Alabama Independent School Association officials have announced plans to allow high school teams to resume on-campus conditioning drills beginning June 1.
The Alabama High School Athletic Association announced tentative plans earlier in the week to resume on June 8.
Gov. Kay Ivey and the state Department of Public Health are expected to issue updated health guidelines on Friday, which should provide updated guidelines.
“They can resume conditioning activities on June 1,” AISA executive director Michael McLendon said. “We’re fine-tuning a guidelines document to assist them in developing their own policies that are in accordance with the CDC, the Alabama Department of Public Health and all other safety guidelines.”
Mandatory summer practices are prohibited but weightlifting, conditioning, individual skill development and workouts will be left to the discretion of the local schools in compliance with Department of Education and Department of Public Health guidelines. Summer competition such as seven-on-seven camps for football and tournaments for basketball are canceled for AHSAA schools but there is some hope among AISA officials that they may be held later this summer among their schools.
“We postponed indefinitely the team-type activities – team camps, seven-on-seven, play dates and those sorts of activities,” McLendon said. “They’re not officially canceled but they’re postponed until we have more guidance.
“Even if we get to the point where we can do that, it’ll be, obviously, a small group because our schools typically compete against public schools and out-of-state schools. There’s a broader competition pool for seven-on-seven during the summer, typically.”
McLendon and AISA athletic director Roddie Beck sent out guidelines to all schools, urging them to formulate a plan in writing before resuming athletic activities.
“We’re going to sit down on Monday and come up with a written plan on what we’re going to do,” Macon East Academy football coach Glynn Lott said. “We’ve talked about it, but we haven’t written down anything. We’ll probably go outside and do most of our stuff out there. Being able to go in the weight room will be tough.”
Generally by this time, coaches have mapped out a summer plan that features several trips to universities and larger schools to compete in seven-on-seven drills, but the stoppage of play on March 13 by the coronavirus pandemic has left many football coaches uncertain of their next move.
“I’ve always had things planned out, a summer calendar plan,” Autauga Academy coach Bobby Carr said. “I haven’t even made it out because I’m waiting on the go-ahead. Obviously, it disrupts us all but we’re all in the same boat. The good thing is, most of my guys are working on their own. I think we’ll go back to work on June 8, but I don’t have it planned out yet.”

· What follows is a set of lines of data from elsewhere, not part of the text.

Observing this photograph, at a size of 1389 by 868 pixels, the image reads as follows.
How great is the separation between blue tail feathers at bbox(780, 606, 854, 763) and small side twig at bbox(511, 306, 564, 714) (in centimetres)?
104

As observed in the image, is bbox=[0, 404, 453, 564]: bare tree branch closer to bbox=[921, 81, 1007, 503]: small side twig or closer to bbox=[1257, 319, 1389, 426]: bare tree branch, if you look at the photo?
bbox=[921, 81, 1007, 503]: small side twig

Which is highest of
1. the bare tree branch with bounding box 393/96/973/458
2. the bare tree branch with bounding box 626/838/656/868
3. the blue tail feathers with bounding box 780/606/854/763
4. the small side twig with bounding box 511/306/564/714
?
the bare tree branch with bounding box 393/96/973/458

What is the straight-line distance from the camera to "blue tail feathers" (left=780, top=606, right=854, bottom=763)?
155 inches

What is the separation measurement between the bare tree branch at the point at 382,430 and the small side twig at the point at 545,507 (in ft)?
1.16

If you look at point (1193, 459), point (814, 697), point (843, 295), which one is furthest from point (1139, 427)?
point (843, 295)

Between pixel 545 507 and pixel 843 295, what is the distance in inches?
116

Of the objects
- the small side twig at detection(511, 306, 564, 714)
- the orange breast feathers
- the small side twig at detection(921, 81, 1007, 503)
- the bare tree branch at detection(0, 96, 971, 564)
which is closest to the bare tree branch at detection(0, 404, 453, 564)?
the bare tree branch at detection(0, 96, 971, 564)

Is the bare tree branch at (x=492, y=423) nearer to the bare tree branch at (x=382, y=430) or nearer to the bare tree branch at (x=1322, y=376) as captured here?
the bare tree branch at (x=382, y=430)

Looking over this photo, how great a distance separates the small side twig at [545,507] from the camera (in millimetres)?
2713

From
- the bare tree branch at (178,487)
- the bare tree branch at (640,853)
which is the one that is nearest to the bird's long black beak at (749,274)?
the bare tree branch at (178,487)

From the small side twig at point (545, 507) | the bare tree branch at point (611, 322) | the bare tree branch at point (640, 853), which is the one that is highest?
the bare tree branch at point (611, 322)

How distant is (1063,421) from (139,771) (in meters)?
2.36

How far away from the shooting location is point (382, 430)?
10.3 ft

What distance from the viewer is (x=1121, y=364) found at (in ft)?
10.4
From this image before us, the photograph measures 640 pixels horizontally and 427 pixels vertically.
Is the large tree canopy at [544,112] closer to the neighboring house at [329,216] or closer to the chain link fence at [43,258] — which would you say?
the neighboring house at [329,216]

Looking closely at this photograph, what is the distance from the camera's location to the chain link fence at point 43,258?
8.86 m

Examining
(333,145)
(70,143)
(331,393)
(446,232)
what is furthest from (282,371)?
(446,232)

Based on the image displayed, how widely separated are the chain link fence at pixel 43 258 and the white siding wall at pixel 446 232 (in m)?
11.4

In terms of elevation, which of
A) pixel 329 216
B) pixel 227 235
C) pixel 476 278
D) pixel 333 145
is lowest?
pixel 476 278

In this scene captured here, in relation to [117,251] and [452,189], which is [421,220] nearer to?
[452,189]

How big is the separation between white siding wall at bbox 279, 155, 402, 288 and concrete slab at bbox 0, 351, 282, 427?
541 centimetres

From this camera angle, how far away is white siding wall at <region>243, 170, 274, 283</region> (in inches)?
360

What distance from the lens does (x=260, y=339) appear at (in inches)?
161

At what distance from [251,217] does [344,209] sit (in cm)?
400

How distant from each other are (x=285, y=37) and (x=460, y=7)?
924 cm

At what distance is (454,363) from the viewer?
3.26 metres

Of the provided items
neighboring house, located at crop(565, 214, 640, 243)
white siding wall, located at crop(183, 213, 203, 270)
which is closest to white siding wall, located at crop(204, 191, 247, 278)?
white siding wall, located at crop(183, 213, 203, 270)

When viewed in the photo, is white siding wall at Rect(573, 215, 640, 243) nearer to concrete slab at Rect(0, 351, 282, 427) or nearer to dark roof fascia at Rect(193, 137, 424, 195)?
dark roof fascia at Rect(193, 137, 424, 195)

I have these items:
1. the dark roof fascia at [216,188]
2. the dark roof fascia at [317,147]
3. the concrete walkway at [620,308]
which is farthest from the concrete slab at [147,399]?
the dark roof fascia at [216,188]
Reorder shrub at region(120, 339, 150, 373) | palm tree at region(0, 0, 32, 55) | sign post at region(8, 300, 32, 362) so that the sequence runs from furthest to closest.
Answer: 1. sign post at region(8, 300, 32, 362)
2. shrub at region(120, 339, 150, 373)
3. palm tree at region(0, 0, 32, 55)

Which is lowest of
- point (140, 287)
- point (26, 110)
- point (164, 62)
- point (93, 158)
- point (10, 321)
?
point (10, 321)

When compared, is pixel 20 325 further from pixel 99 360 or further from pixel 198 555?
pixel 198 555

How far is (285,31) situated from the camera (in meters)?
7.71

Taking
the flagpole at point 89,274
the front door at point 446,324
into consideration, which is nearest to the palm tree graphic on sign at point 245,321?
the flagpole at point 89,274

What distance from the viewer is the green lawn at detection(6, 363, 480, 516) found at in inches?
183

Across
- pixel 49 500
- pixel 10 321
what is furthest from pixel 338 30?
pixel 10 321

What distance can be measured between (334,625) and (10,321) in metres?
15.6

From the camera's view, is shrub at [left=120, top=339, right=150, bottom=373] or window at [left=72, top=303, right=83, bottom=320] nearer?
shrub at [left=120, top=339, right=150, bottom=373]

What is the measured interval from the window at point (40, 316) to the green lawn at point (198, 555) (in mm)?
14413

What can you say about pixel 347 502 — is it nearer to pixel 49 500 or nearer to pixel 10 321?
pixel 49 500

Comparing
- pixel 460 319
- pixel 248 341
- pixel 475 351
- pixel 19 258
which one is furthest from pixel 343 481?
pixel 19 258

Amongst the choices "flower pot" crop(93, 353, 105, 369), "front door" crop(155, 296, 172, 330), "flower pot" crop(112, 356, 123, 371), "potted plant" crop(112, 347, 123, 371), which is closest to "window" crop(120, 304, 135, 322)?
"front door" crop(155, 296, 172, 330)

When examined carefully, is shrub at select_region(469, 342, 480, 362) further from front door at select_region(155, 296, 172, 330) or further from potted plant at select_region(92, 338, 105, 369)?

The opening of football practice for AISA schools has not changed from its originally scheduled date of July 27.
“Right now, we’re staying the course and not making any plans to shift the season,” McLendon said.
AISA coaches gather in April after classifications have been announced and plan schedules in all sports other than football. Because of the pandemic, that gathering was changed to the annual coaches’ convention in late May, then shifted again to mid-June when the convention was canceled.
Another switch made by the organization is the cancelation of the annual cheerleader clinic on June 24-27 in Troy.
“It’s the first time it’s been canceled,” McLendon said. “It’s a huge event. You’re talking about 500 student-athletes at one event, thousands of people coming to watch them compete, along with all-star tryouts for seniors. We pivoted from a group cheer camp to schools hosting home camps. Assuming that social distancing restrictions are lifted later in the summer, then they would have those camps and we’ll have a competition in the fall at some point. At that competition, we would also do all-star tryouts.”